### WRITTEN INSTRUCTION
Can you write out all of the material below, word for word?

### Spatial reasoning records
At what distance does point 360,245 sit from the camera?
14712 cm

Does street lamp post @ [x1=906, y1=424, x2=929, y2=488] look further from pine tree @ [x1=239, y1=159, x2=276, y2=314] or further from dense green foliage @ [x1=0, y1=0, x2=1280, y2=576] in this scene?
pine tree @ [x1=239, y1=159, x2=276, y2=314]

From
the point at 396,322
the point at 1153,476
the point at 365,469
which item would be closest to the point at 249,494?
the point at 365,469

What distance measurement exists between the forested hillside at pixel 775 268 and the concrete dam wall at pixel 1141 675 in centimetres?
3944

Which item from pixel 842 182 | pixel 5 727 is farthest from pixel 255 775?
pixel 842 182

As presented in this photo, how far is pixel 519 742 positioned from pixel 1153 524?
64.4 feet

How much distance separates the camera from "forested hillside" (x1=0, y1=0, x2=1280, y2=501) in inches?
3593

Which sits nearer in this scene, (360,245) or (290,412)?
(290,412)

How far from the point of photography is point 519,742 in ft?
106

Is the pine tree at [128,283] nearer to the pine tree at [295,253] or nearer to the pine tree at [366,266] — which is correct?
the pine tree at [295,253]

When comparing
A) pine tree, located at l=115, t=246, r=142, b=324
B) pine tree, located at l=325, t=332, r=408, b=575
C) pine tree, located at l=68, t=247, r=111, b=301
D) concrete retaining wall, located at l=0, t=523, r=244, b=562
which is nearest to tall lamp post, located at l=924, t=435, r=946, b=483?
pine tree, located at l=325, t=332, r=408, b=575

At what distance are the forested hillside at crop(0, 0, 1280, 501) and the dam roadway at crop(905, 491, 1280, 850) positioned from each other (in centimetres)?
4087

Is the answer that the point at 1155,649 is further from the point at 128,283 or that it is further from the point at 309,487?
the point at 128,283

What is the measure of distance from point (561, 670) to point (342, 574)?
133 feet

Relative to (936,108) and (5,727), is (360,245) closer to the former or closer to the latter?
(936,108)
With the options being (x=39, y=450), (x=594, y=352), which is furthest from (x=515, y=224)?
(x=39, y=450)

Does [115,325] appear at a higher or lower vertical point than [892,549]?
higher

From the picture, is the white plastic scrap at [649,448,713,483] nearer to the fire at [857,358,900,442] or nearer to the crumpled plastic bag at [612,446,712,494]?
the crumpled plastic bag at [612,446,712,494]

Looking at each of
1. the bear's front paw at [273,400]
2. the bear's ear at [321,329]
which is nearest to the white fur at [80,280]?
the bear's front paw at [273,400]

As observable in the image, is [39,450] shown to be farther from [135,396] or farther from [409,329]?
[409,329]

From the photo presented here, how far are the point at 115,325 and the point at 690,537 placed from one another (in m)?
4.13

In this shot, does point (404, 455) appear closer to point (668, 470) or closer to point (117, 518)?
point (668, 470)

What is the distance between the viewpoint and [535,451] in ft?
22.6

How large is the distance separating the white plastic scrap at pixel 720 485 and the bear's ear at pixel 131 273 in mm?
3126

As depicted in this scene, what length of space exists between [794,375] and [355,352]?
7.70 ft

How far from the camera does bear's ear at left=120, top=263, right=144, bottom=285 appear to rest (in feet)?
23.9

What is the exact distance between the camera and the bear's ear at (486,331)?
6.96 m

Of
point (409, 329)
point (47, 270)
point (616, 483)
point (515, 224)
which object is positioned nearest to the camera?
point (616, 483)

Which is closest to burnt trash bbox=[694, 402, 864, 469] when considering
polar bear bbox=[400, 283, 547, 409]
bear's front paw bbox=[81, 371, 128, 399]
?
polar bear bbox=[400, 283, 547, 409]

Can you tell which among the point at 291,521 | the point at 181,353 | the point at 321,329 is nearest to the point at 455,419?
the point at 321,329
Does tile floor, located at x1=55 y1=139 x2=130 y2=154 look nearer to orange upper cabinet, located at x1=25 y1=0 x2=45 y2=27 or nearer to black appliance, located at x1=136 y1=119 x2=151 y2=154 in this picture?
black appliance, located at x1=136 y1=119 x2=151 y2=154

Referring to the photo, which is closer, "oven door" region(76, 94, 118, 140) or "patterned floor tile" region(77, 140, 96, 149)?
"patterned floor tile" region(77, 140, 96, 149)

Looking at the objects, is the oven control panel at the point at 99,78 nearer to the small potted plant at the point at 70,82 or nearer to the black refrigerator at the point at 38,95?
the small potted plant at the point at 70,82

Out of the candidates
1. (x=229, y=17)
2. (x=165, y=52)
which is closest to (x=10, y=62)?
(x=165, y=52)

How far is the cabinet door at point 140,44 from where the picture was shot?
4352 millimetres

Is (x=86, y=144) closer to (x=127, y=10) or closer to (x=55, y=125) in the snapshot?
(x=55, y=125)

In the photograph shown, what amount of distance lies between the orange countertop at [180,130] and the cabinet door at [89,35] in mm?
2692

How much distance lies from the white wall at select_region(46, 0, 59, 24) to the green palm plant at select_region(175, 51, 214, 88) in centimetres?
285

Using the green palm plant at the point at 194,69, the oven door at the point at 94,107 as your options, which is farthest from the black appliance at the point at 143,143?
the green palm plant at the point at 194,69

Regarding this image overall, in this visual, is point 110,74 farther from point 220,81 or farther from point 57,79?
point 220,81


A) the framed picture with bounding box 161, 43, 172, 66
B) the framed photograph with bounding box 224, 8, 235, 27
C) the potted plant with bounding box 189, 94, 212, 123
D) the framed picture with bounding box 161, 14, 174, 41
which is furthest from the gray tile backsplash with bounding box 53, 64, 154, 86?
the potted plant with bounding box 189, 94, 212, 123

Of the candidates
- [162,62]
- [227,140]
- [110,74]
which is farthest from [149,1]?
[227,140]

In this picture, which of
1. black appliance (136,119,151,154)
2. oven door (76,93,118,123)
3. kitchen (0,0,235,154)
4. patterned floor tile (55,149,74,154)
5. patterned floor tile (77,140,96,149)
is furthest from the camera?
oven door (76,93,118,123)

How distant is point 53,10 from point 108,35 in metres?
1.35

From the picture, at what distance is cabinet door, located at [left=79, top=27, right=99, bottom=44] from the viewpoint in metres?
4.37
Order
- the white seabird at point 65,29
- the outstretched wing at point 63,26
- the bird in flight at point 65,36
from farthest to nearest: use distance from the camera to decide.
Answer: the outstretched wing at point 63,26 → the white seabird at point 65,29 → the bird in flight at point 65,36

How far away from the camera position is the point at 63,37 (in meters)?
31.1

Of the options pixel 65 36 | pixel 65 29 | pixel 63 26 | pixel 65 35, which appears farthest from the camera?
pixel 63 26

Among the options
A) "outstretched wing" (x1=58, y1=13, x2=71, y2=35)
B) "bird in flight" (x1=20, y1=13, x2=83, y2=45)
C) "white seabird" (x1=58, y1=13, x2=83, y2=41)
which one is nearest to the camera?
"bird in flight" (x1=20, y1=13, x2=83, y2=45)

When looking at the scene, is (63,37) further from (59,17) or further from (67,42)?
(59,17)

### ANSWER FOR THE TASK
At what distance does point 360,245 sit from the camera?
14712 cm

Does street lamp post @ [x1=906, y1=424, x2=929, y2=488] look further from pine tree @ [x1=239, y1=159, x2=276, y2=314] or further from dense green foliage @ [x1=0, y1=0, x2=1280, y2=576] in this scene?
pine tree @ [x1=239, y1=159, x2=276, y2=314]

From
the point at 396,322
the point at 1153,476
the point at 365,469
which item would be closest to the point at 249,494?
the point at 365,469

What distance measurement exists between the forested hillside at pixel 775 268 and the concrete dam wall at pixel 1141 675 in centimetres?
3944

Which item from pixel 842 182 | pixel 5 727 is farthest from pixel 255 775?
pixel 842 182

As presented in this photo, how far is pixel 519 742 positioned from pixel 1153 524?
64.4 feet

How much distance separates the camera from "forested hillside" (x1=0, y1=0, x2=1280, y2=501) in inches?
3593

Which sits nearer in this scene, (360,245) or (290,412)?
(290,412)

How far from the point of photography is point 519,742 in ft?
106

Is the pine tree at [128,283] nearer to the pine tree at [295,253] or nearer to the pine tree at [366,266] — which is correct?
the pine tree at [295,253]

When comparing
A) pine tree, located at l=115, t=246, r=142, b=324
B) pine tree, located at l=325, t=332, r=408, b=575
C) pine tree, located at l=68, t=247, r=111, b=301
D) concrete retaining wall, located at l=0, t=523, r=244, b=562
which is nearest to tall lamp post, located at l=924, t=435, r=946, b=483?
pine tree, located at l=325, t=332, r=408, b=575

At what distance are the forested hillside at crop(0, 0, 1280, 501) and the dam roadway at crop(905, 491, 1280, 850) positioned from each other (in centimetres)?
4087

Is the answer that the point at 1155,649 is further from the point at 128,283 or that it is further from the point at 309,487?
the point at 128,283

What is the measure of distance from point (561, 670) to point (342, 574)?
133 feet

Relative to (936,108) and (5,727), is (360,245) closer to the former or closer to the latter?
(936,108)
With the options being (x=39, y=450), (x=594, y=352), which is furthest from (x=515, y=224)?
(x=39, y=450)

Does [115,325] appear at a higher or lower vertical point than [892,549]?
higher

From the picture, is the white plastic scrap at [649,448,713,483] nearer to the fire at [857,358,900,442] or nearer to the crumpled plastic bag at [612,446,712,494]?
the crumpled plastic bag at [612,446,712,494]

Looking at each of
1. the bear's front paw at [273,400]
2. the bear's ear at [321,329]
which is nearest to the white fur at [80,280]?
the bear's front paw at [273,400]

As observable in the image, is [39,450] shown to be farther from [135,396] or farther from [409,329]?
[409,329]

From the photo presented here, how far are the point at 115,325 and the point at 690,537 placed from one another (in m)?
4.13

In this shot, does point (404, 455) appear closer to point (668, 470) or closer to point (117, 518)?
point (668, 470)

What is the distance between the viewpoint and [535,451] in ft?
22.6

How large is the distance separating the white plastic scrap at pixel 720 485 and the bear's ear at pixel 131 273 in mm?
3126

As depicted in this scene, what length of space exists between [794,375] and [355,352]?
7.70 ft

How far from the camera does bear's ear at left=120, top=263, right=144, bottom=285 appear to rest (in feet)?
23.9

What is the exact distance between the camera and the bear's ear at (486,331)?
6.96 m

Of
point (409, 329)
point (47, 270)
point (616, 483)
point (515, 224)
which object is positioned nearest to the camera?
point (616, 483)

Which is closest to burnt trash bbox=[694, 402, 864, 469] when considering
polar bear bbox=[400, 283, 547, 409]
bear's front paw bbox=[81, 371, 128, 399]
?
polar bear bbox=[400, 283, 547, 409]

Can you tell which among the point at 291,521 | the point at 181,353 | the point at 321,329 is nearest to the point at 455,419?
the point at 321,329
Does tile floor, located at x1=55 y1=139 x2=130 y2=154 look nearer to orange upper cabinet, located at x1=25 y1=0 x2=45 y2=27 or nearer to black appliance, located at x1=136 y1=119 x2=151 y2=154 in this picture?
black appliance, located at x1=136 y1=119 x2=151 y2=154

Referring to the photo, which is closer, "oven door" region(76, 94, 118, 140) or "patterned floor tile" region(77, 140, 96, 149)?
"patterned floor tile" region(77, 140, 96, 149)

Looking at the objects, is the oven control panel at the point at 99,78 nearer to the small potted plant at the point at 70,82 or nearer to the black refrigerator at the point at 38,95?
the small potted plant at the point at 70,82

Out of the candidates
1. (x=229, y=17)
2. (x=165, y=52)
which is closest to (x=10, y=62)?
(x=165, y=52)

How far is the cabinet door at point 140,44 from where the picture was shot?
4352 millimetres

Is (x=86, y=144) closer to (x=127, y=10) or closer to (x=55, y=125) in the snapshot?
(x=55, y=125)

In the photograph shown, what amount of distance lies between the orange countertop at [180,130] and the cabinet door at [89,35] in mm?
2692

How much distance lies from the white wall at select_region(46, 0, 59, 24) to the green palm plant at select_region(175, 51, 214, 88) in centimetres?
285

Using the green palm plant at the point at 194,69, the oven door at the point at 94,107 as your options, which is farthest from the black appliance at the point at 143,143?
the green palm plant at the point at 194,69

Regarding this image overall, in this visual, is point 110,74 farther from point 220,81 or farther from point 57,79?
point 220,81


A) the framed picture with bounding box 161, 43, 172, 66
B) the framed photograph with bounding box 224, 8, 235, 27
C) the potted plant with bounding box 189, 94, 212, 123
D) the framed picture with bounding box 161, 14, 174, 41
which is furthest from the gray tile backsplash with bounding box 53, 64, 154, 86?
the potted plant with bounding box 189, 94, 212, 123

Of the candidates
- [162,62]
- [227,140]
- [110,74]
which is farthest from [149,1]?
[227,140]

In this picture, which of
1. black appliance (136,119,151,154)
2. oven door (76,93,118,123)
3. kitchen (0,0,235,154)
4. patterned floor tile (55,149,74,154)
5. patterned floor tile (77,140,96,149)
is furthest from the camera?
oven door (76,93,118,123)

How distant is point 53,10 from point 108,35 in metres?
1.35

From the picture, at what distance is cabinet door, located at [left=79, top=27, right=99, bottom=44] from the viewpoint in metres?
4.37
Order
- the white seabird at point 65,29
- the outstretched wing at point 63,26
- the bird in flight at point 65,36
from farthest to nearest: use distance from the camera to decide.
Answer: the outstretched wing at point 63,26 → the white seabird at point 65,29 → the bird in flight at point 65,36

How far away from the camera position is the point at 63,37 (in meters)?
31.1

Of the options pixel 65 36 | pixel 65 29 | pixel 63 26 | pixel 65 35, which appears farthest from the camera?
pixel 63 26

Among the options
A) "outstretched wing" (x1=58, y1=13, x2=71, y2=35)
B) "bird in flight" (x1=20, y1=13, x2=83, y2=45)
C) "white seabird" (x1=58, y1=13, x2=83, y2=41)
which one is nearest to the camera?
"bird in flight" (x1=20, y1=13, x2=83, y2=45)

When looking at the scene, is (63,37) further from (59,17) or further from (67,42)?
(59,17)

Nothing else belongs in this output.